The Platform or DevOps team sets up the MMC Engine for AWS Batch Queue:

  1. Install MMC Batch Engine on each Queue → Compute Environment → Compute Resources, either by

    • Adding MMC Batch Engine install script in the Launch Template → User data, or

    • Using custom AMI with MMC Batch Engine installed in the Launch Template

  2. Provision storage for checkpoint images and attach to each Compute Instance:

    • If the workload is already using NFS-based storage (EFS, FSx Lustre), add another directory for checkpoint images

    • If using S3 bucket, install JuiceFS on Compute Instance per Use JuiceFS on AWS | JuiceFS Document Center

  3. Under Compute Environment → Compute Resources

    • Set to Spot instances "type": "SPOT",

    • Only use instance types with the same CPU family, for example, "instanceTypes": [ "m6i.large", "m6i.2xlarge", "m6i.16xlarge" ], MMC Engine supports checkpoint and restore of application across the same CPU family, and ideally the same generation.

    • To ensure Batch jobs continue running when no Spot instances are available, create a secondary Compute Environment with On-Demand instances, attach it to the same Job Queue, and set it to a lower priority than the Spot environment.

For the end-user or workflow manager submitting jobs to the AWS Batch Queue, the Job Definition stays mostly the same, except for the following:

  • Add environment variable MMC_CHECKPOINT_MODE=true to enable MMC Engine

  • Set retry attempt to the max 10 times "retryStrategy": { "attempts": 10 }

Spot Preemption Handling

For Compute Instances running on Spot VM, the following diagram shows the MMC Batch Engine protecting jobs when the instance is preempted:

Compute Instance 1 has a root volume EBS 1, and two Jobs, A & B, are running on the instance.

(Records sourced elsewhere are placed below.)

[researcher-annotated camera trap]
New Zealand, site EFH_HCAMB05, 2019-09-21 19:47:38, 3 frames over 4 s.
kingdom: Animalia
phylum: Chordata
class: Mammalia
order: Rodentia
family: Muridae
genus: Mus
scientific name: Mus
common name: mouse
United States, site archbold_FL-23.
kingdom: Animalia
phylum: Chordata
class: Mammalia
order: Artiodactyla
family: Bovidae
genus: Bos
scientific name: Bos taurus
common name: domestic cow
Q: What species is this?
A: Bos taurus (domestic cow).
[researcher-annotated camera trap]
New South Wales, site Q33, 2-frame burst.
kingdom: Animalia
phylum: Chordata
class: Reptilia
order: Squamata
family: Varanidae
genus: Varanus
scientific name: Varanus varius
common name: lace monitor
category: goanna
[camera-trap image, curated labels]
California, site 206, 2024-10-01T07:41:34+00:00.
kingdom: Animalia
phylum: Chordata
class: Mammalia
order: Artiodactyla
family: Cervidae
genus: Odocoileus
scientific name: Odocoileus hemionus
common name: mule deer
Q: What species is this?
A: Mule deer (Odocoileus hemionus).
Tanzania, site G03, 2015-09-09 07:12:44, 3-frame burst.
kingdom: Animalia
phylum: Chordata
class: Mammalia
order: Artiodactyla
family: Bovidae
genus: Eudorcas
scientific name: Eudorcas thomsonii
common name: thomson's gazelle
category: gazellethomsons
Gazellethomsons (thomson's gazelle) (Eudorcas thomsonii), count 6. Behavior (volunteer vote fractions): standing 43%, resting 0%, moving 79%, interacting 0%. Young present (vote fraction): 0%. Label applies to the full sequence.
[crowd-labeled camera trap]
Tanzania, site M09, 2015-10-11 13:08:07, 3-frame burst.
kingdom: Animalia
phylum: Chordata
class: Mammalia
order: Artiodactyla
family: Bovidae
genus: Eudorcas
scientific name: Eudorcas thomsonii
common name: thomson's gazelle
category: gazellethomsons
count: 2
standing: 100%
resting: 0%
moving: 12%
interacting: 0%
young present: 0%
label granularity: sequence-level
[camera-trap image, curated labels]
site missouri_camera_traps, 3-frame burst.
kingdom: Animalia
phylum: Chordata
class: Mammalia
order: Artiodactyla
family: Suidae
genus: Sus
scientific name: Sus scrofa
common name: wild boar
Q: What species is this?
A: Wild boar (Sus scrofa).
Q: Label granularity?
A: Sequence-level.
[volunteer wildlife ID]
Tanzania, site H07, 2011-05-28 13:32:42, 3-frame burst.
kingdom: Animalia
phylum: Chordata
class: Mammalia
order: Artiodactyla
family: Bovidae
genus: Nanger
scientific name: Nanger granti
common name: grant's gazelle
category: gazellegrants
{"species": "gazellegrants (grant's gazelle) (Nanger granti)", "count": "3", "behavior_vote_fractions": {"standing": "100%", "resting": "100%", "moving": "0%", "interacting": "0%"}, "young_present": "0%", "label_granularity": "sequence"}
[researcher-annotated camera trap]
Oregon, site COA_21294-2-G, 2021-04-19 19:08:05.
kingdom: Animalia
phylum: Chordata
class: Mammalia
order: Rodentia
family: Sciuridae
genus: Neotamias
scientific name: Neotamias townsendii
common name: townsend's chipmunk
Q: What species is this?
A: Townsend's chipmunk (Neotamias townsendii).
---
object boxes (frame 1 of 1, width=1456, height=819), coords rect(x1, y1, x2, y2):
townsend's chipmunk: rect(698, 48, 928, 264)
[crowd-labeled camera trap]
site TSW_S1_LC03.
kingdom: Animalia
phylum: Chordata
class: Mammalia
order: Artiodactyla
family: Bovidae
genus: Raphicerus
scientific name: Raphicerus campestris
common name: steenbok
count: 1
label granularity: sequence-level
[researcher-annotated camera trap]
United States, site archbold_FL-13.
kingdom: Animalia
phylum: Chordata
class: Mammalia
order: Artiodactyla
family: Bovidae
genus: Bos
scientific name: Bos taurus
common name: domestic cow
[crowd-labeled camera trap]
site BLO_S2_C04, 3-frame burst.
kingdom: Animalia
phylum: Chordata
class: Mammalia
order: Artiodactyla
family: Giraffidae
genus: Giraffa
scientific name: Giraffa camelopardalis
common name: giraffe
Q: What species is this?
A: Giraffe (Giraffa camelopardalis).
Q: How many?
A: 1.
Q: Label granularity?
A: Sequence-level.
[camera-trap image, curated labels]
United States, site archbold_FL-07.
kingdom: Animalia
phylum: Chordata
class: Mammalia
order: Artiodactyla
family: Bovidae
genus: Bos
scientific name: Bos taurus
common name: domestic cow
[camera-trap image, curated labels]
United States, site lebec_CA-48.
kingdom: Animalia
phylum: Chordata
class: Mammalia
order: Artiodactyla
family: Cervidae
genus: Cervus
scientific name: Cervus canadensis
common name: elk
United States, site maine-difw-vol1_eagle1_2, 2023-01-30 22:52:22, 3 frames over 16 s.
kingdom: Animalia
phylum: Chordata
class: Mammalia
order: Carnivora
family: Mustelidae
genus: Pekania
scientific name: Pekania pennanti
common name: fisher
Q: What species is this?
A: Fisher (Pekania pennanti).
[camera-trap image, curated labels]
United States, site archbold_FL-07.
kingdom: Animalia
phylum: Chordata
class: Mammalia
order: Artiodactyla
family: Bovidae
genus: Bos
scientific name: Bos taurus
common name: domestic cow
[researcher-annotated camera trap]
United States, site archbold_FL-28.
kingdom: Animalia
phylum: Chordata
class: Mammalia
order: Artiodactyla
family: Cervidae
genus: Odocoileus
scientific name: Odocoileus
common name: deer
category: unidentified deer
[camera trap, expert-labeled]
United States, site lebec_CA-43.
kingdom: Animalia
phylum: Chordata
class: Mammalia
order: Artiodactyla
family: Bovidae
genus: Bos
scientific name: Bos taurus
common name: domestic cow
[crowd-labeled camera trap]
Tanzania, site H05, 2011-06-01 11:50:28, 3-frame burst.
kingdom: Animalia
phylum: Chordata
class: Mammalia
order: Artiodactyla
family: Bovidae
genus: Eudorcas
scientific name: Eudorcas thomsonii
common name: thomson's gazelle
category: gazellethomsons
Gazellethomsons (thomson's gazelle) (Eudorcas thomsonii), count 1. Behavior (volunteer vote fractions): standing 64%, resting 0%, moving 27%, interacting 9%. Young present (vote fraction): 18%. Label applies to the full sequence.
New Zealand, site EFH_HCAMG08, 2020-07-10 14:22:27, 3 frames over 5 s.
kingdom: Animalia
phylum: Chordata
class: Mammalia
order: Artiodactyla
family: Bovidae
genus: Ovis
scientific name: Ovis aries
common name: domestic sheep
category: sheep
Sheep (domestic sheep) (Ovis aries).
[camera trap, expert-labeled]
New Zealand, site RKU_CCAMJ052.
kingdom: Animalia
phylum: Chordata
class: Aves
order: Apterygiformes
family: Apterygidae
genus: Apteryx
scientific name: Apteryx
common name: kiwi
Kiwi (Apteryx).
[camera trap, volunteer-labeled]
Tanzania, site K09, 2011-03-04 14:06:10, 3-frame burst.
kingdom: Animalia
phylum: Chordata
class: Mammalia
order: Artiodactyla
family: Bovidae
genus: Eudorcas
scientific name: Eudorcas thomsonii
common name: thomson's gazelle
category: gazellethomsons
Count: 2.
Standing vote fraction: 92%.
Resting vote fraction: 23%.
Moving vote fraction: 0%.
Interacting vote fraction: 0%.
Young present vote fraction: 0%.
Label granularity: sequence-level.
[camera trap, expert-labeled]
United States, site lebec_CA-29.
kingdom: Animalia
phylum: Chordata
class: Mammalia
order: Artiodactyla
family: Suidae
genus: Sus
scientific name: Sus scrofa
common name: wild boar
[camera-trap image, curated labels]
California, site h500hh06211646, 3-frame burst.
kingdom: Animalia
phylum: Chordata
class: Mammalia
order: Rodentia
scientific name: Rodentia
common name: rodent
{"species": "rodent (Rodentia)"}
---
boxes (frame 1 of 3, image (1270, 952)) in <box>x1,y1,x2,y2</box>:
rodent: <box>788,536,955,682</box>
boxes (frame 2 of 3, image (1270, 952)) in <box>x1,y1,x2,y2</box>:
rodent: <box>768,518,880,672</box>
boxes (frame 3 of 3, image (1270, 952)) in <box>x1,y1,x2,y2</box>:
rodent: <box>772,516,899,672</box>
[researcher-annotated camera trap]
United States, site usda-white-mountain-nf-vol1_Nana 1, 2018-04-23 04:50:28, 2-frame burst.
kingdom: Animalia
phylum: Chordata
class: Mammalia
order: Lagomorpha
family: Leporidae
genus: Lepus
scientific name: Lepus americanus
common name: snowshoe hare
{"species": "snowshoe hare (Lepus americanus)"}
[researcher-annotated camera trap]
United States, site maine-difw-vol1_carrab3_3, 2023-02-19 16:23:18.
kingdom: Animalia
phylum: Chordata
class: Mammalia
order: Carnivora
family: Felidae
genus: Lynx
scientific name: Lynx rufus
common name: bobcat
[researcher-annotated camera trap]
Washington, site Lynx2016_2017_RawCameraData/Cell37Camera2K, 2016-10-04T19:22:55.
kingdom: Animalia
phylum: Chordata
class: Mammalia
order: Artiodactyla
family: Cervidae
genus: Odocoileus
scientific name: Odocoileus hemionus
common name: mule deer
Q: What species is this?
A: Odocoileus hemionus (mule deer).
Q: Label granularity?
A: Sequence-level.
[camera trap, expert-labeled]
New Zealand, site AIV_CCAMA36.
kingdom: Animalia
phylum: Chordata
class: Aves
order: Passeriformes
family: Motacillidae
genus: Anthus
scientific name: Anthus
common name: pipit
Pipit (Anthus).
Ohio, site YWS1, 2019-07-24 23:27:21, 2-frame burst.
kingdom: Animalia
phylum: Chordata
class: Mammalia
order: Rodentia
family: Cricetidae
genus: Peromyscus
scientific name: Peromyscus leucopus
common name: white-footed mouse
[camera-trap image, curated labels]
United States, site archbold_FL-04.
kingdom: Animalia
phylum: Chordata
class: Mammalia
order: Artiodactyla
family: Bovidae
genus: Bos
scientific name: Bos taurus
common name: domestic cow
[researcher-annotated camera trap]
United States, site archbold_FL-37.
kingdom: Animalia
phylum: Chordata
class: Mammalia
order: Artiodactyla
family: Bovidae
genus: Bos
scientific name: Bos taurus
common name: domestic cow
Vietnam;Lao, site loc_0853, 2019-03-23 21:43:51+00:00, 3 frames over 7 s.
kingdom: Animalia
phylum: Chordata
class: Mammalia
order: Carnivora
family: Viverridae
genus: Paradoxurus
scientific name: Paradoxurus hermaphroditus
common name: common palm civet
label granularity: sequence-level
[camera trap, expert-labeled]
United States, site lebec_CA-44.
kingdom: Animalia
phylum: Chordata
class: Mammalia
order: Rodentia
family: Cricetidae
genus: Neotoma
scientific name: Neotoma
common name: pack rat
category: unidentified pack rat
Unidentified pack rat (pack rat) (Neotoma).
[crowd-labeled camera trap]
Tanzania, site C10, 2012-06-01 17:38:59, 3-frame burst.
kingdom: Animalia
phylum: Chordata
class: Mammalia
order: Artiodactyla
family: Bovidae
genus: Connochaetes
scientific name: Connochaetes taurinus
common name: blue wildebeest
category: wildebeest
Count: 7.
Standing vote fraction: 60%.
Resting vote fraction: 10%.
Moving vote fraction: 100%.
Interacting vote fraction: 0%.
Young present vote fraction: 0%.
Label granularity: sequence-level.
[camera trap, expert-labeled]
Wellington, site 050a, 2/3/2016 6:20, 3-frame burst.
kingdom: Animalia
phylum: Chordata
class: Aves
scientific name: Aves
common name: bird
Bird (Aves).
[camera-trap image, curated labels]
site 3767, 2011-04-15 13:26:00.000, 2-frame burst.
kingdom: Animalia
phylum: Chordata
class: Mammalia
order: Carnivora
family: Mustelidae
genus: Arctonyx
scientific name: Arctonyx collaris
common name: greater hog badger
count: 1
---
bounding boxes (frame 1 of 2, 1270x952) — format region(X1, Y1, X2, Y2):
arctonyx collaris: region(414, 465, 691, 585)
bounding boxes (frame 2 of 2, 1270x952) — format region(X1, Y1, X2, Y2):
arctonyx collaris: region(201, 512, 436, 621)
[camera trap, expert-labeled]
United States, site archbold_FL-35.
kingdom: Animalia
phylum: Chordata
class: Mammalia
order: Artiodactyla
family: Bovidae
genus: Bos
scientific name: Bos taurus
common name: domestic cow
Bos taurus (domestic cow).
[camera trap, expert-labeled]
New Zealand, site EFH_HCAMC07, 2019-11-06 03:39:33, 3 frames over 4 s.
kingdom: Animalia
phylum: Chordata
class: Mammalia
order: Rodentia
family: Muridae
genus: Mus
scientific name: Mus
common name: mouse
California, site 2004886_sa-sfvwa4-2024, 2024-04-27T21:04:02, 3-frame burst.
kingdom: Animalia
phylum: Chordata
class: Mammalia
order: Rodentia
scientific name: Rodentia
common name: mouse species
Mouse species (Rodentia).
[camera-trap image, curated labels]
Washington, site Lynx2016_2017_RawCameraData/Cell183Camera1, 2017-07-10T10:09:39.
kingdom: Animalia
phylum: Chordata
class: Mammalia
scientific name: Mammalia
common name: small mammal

On Spot preemption warning, MMC Engine checkpoints both Jobs, including both the processes inside the Docker container and working files in the EBS 1, and stores the checkpoint images on S3.

When Batch reschedules Job A to run on another Compute Instance 2, normally Job A would restart from the beginning, losing all previous work progress. The MMC Batch Engine restores the Job A process and working files to the attached EBS 2. Job A’s previous work progress is maintained across the new Compute Instance 2.

Likewise for Job B on Compute Instance 3.